International career
- 1967–1973: Yugoslavia / 39 / (0)

Managerial career
- 1994: Logroñés
- 1999–2002: Teleoptik
- 2002–2003: Budućnost Banatski Dvor
- 2005–2006: Teleoptik (joint)
- 2009–2010: Smederevo
- 2010–2011: BASK

Medal record
Men's Football
Representing Yugoslavia
European Championship
| Silver medal – second place | 1968 Italy | Team |

= Blagoje Paunović =

Serbian footballer and manager (1947–2014)

Blagoje Paunović (Serbian Cyrillic: Благоје Пауновић; 4 June 1947 – 9 December 2014) was a Serbian football defender and manager.

==Playing career==
Born in Pusto Šilovo, Socialist Republic of Serbia, Socialist Federal Republic of Yugoslavia, he started his youth career in FK Partizan as a nine-year-old, although minimum age required to start playing for Partizan youths was ten.

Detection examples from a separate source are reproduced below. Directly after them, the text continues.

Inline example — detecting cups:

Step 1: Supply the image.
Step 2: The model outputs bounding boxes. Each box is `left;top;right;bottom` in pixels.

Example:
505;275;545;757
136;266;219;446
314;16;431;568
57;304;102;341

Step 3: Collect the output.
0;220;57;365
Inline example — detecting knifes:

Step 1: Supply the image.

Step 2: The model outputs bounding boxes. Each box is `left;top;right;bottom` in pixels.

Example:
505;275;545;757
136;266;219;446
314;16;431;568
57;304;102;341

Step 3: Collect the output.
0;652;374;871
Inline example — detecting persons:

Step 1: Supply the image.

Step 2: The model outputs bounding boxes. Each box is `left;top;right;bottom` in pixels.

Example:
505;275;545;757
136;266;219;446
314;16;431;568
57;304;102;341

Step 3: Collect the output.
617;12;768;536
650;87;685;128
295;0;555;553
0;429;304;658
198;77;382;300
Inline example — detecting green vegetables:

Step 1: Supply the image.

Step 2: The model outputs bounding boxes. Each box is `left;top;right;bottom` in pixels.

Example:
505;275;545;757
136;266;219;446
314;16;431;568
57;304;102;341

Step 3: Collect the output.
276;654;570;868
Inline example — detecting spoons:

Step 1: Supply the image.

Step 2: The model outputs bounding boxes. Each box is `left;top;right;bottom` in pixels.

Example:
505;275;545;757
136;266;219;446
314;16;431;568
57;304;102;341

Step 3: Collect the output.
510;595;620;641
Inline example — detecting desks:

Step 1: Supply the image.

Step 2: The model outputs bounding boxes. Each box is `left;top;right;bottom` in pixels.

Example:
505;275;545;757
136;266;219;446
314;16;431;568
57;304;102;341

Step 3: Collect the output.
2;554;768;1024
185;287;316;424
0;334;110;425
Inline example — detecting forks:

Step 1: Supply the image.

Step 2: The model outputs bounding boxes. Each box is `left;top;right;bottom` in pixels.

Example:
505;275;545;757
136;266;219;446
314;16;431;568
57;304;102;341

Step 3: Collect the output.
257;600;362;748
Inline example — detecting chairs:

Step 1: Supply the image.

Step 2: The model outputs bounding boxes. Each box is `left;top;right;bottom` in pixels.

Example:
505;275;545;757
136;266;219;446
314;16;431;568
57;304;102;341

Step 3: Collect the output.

He was spotted by Partizan coach Virgil Popescu who insisted in bringing him over. Apart from short spell abroad, Blagoje spent most of his time in Partizan and, as a player or coach, he was part of Partizan for almost half a century. Paunović played for ten seasons with FK Partizan, amassing nearly 300 official appearances with the Belgrade club. During the 70's, he formed an efficient backline alongside Dragan Holcer and Miroslav Pavlović.

At 28, in 1975, Paunović joined FC Utrecht in the Netherlands. After two seasons abroad he returned home for a spell with OFK Kikinda, played briefly in the United States by representing the Oakland Stompers of the North American Soccer League and closed out his career also in his country's capital, with lowly FK Sinđelić; whilst in North America, he played under the name Paki Paunovich.

On the international level, Paunović played a total of 39 matches for Yugoslavia, making his debut on 12 November 1967 in a 4–0 home win against Albania for the UEFA Euro 1968 qualifiers, and participating at the final stages in Italy.

==Coaching career==
In the 1994–95 campaign Paunović, already a coach, was one of five managers in charge of Spain's CD Logroñés, which ranked last in La Liga with an all-time low 13 points. In 2009, after a long spell with Partizan's youth teams, he signed with Serbian first division side FK Smederevo.

==Personal life==
Paunović's son, Veljko, was also a footballer and later manager of Chicago Fire, Reading, and the Serbian U18, U19, and U20 teams. He too started his extensive career with Partizan, but played mainly in Spain.